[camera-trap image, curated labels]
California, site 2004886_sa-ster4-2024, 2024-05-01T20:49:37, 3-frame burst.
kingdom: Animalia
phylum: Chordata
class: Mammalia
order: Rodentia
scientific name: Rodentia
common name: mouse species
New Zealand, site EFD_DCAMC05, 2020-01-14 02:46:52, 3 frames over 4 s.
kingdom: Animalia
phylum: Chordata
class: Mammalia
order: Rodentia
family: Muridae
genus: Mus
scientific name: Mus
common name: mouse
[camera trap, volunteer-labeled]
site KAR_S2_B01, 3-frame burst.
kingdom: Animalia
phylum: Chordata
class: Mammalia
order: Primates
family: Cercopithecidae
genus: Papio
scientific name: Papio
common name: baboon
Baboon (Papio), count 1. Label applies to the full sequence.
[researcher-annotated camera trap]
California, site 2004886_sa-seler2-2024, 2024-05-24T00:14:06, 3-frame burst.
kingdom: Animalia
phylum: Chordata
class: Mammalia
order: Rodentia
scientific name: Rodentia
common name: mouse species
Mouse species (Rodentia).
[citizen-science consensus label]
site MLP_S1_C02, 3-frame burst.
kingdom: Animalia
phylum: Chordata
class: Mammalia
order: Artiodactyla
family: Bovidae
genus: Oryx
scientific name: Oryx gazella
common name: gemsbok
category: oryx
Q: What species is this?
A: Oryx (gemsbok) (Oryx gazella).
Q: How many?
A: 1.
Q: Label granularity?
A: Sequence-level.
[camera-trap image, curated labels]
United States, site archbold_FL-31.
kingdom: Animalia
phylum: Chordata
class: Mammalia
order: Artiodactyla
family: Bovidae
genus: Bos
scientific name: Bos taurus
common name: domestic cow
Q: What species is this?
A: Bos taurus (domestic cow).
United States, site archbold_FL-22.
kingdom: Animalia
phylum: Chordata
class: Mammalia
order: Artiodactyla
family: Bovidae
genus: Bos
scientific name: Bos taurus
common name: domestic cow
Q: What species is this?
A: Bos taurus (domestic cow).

- [Work item]:
Retrieve each line from the records above where the word "California" occurs.

- [Exercise output]:
California, site 2004886_sa-ster4-2024, 2024-05-01T20:49:37, 3-frame burst.
California, site 2004886_sa-seler2-2024, 2024-05-24T00:14:06, 3-frame burst.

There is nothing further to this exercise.